**Problem**
Please continue the article on Navy live bombing in the Ocala National Forest, starting right after its last sentence.

An F/A-18C Super Hornet like the ones used in bombing runs on a range in the Ocala National Forest. (Shawn J. Stewart/US Navy)

An F/A-18C Super Hornet like the ones used in bombing runs on a range in the Ocala National Forest. Click on the image for larger view. (Shawn J. Stewart/US Navy)

Updated Dec. 16, 2013: The Navy is at it again. Nothing really new under the December sun: same ordnance, different day. Flagler County Emergency technician Bob Pickering tells us the Navy has scheduled live bombing at the Pinecastle Range Complex in the Ocala National Forest for intermittent periods
Monday, Dec. 16 from noon to 5 p.m., and Tuesday, Dec. 17 from noon to 5 p.m.

Read below for the original story from previous bombings, when the cold air and the winds were just right for the blast sounds, if not quite the waves, could make it to Palm Coast and Flagler County.

**Data section**

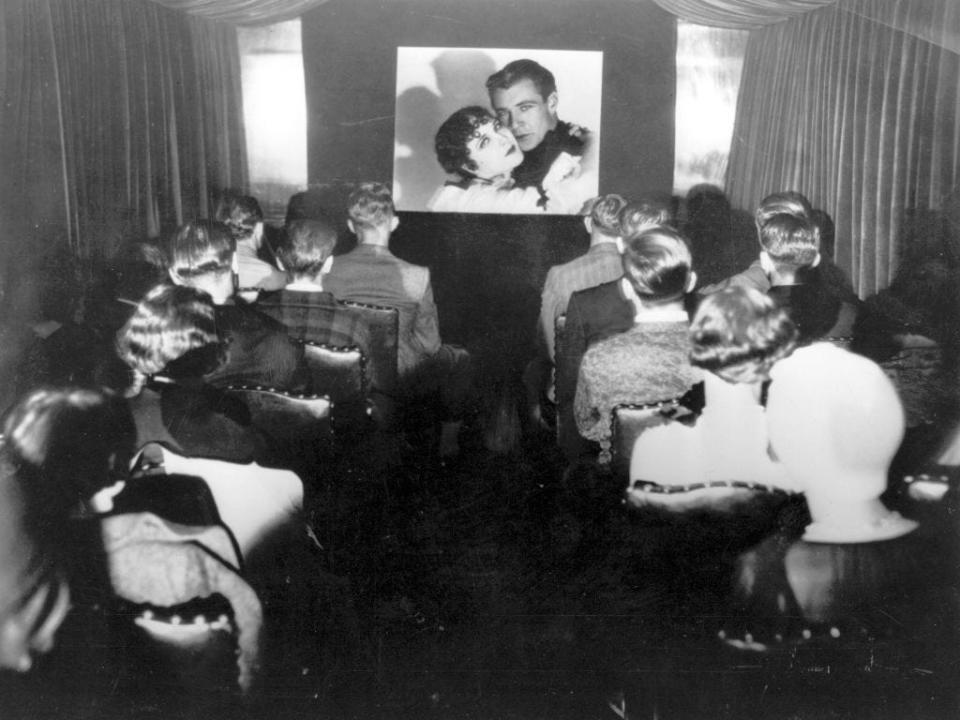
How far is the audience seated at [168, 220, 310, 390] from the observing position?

**Result of this task**
The Navy has been bombing Florida for some 70 years, starting in 1941. It’s been doing so by special permit from the National Forest Service on the unfenced 5,760 acres of the Pinecastle Impact Range in the 382,000-acre Ocala National Forest in Marion County.


The Navy’s site is about 45 to 50 miles from Palm Coast as the crow flies, but “depending on the temperature and the wind and the humidity, it will determine whether the sounds in the Ocala area make it over it,” says Troy Harper, Flagler County’s emergency operations chief.

And when the atmosphere is cooler, sound travels farther, as it has today.

The site is two miles west of State Road 19 and the Camp Ocala campgrounds, and half a mile west of the Farles Lakes campground. It includes nine targets, each designated for a particular type of ordinance. For example, the Live Ordinance Impact Area, consisting of large carcasses of vehicles, is for bombs of up to 500 pounds, live ammunition of up to 30 mm and rockets of up to five inches.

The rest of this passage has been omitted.